Youk Chhang was a bright man, college educated in the United States. But in this case he strove to show that he did not understand the consequences of his actions. It was also plain that he felt marginalized. The Documentation Center had been the sole source for information about the Khmer Rouge. But the tribunal usurped that role, even though much of its evidence had come from the center’s files. And now psychiatrists from the Transcultural Psychosocial Organization, often known as the TPO, were sniping at him. “Fifteen years ago, who wanted to talk about the Khmer Rouge tribunal?” he said with a curled lip. “Not the TPO. They stayed away from this” until it got popular. “And now they are just doing it for fund-raising. That’s all. But we are here to assist victims—not to victimize victims. We are sensitive to this problem to the best of our abilities. We have had a long association with them. They trust us. And Cambodians are good followers. They will follow people who lead them, particularly people they trust.”

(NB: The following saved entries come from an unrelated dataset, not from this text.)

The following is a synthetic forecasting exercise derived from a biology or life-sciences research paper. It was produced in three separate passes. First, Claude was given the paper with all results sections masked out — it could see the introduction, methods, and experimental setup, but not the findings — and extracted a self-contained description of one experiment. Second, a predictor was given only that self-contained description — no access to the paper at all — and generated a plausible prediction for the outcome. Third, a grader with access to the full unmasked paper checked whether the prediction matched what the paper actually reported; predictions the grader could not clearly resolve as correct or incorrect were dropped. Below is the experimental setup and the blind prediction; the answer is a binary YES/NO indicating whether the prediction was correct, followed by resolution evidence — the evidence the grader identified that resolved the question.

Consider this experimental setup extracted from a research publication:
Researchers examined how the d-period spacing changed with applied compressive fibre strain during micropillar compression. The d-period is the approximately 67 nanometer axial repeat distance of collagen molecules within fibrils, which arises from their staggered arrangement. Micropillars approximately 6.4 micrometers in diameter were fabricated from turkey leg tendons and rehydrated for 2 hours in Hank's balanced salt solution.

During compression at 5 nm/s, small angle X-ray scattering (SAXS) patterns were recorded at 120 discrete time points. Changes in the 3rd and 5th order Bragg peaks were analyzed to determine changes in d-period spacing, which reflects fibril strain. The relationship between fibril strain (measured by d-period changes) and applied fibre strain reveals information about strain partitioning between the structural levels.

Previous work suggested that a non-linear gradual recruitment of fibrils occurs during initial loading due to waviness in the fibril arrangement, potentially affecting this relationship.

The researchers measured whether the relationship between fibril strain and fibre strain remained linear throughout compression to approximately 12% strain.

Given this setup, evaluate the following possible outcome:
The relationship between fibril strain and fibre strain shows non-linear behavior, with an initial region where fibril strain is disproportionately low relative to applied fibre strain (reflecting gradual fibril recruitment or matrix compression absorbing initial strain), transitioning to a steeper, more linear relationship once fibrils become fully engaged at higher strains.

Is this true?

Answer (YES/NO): YES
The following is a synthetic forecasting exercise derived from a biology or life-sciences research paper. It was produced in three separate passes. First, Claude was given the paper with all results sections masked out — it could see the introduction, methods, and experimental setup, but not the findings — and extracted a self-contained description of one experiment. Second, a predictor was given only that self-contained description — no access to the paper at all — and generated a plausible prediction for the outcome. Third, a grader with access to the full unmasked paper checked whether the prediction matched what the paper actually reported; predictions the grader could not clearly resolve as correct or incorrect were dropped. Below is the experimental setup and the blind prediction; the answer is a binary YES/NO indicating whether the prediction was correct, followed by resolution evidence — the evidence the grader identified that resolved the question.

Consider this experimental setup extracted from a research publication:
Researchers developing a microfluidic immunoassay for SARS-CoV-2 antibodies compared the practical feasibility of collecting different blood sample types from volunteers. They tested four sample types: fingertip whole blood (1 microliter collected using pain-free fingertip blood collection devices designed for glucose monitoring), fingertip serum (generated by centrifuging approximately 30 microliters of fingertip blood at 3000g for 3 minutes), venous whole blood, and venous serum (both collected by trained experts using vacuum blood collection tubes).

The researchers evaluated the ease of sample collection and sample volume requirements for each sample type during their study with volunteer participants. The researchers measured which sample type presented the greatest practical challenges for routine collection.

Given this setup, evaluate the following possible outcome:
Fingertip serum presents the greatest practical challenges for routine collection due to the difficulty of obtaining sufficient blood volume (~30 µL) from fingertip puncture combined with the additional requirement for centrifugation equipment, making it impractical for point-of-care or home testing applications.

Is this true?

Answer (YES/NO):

There lay the crux of the problem. It was not unique to Youk Chhang’s victims. Youk Chhang was bright, educated, well-off. His victims, raised in a culture that respected class hierarchy, followed him—right over the cliff. He may truly not have understood how much damage he was doing.
After his presentation in the Kampong Speu pagoda, sobbing former victims staggered home. Meantime, Youk Chhang led his volunteers—fresh-faced young women from the United States, mostly, who looked up to him as a teacher and mentor—on a short tour of the surroundings. They stopped at a clearing where townspeople had built a twostory glass shrine and filled it with skulls of Khmer Rouge victims. Youk Chhang reflected on the event in the pagoda, and then he cheerily
invited all of them to lunch at a nearby restaurant, “where they make the best roast chicken in a special Khmer way.” Then they all climbed into a van and drove off.